Okay, I have a secret to share. No, it’s not the formula for calculating the volume of a square container with tapered sides (a recent question in my Math for the Green Industry class), but it’s pretty shocking nonetheless. Here it is: I’ve never made my own risotto before. GASP! Seriously, I haven’t. I always squirmed at the idea of standing around and stirring the stuff for 20 minutes. And frankly, no risotto I’d had out somewhere had ever piqued my interest enough to make the effort seem worthwhile.
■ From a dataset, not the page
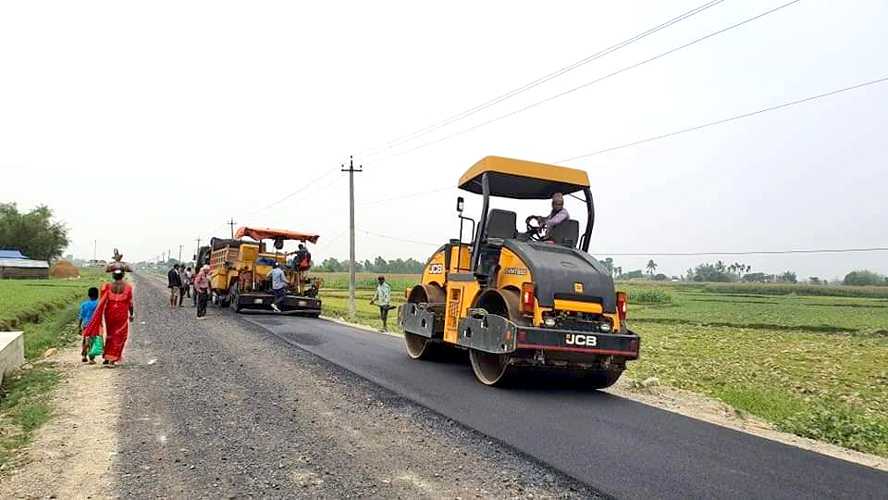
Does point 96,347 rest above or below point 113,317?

No risotto, that is, until this Green Bean Risotto.
Of course I had to pick the hottest, most humid, late summer day to finally try risotto at home (which, for those of you that are risotto virgins too, involves not one, but two steamy pots right under you the entire time). Perspiration aside, it was absolutely, positively, beyond-a-shadow-of-a-doubt worth it to make risotto at home! Yes, it was a tad time consuming, but I kept a notepad and pen handy while I was stirring and just jotted down my grocery list and then my to-do list and then a list of friends I really should take the time to call, if only I’d been smart enough to charge my phone before starting to stir…you get the idea.
I didn’t find any recipes specifically calling for green beans, so I modified a straight-forward one for asparagus. The final dish was creamy and filling, yet somehow superbly summery, thanks to the fresh flavor of the green beans. This dish is by far the best way I’ve come up with yet to use up my beans, and since the Mexican bean beetles are starting to get the best of my bean plants, I might not have many more. If so, the risotto was a fitting finale.
Green Bean Risotto
Adapted from Simply Recipes
1 lb. fresh green beans
3 T. butter
1/2 C. finely chopped onion
1 C. uncooked arborio rice
1/2 C. dry white wine
3 ½ – 4 C. vegetable stock
1/2 C. freshly grated Parmesan cheese
Salt and pepper to taste
Prepare the beans by breaking off the ends and snapping them into 1 inch pieces. Bring a medium saucepan of water to a boil. Blanch the bean pieces for 5 minutes. Drain the beans and rinse with cold water to stop the cooking. Drain from the cold water and set aside.
Bring the stock to a simmer in a saucepan over medium heat.
In a 3 or 4 quart saucepan, heat the butter on medium heat. Add the onion and cook for a few minutes until translucent. Add the rice and cook for 2 minutes more, stirring until nicely coated. Add the wine. Slowly stir, allowing the rice to absorb the wine. Once the wine is almost completely absorbed, add 1/2 cup of stock to the rice.
Continuously stir until the liquid is almost completely absorbed, adding more stock in 1/2 cup increments. Stir constantly to prevent the rice from sticking to the bottom of the pan. Continue adding a little bit of broth at a time, cooking and stirring until it is absorbed, until the rice is tender, but still firm to the bite, about 20 minutes. Remove from heat.
Gently stir in the Parmesan cheese and the beans. Add salt and pepper to taste. Serve immediately.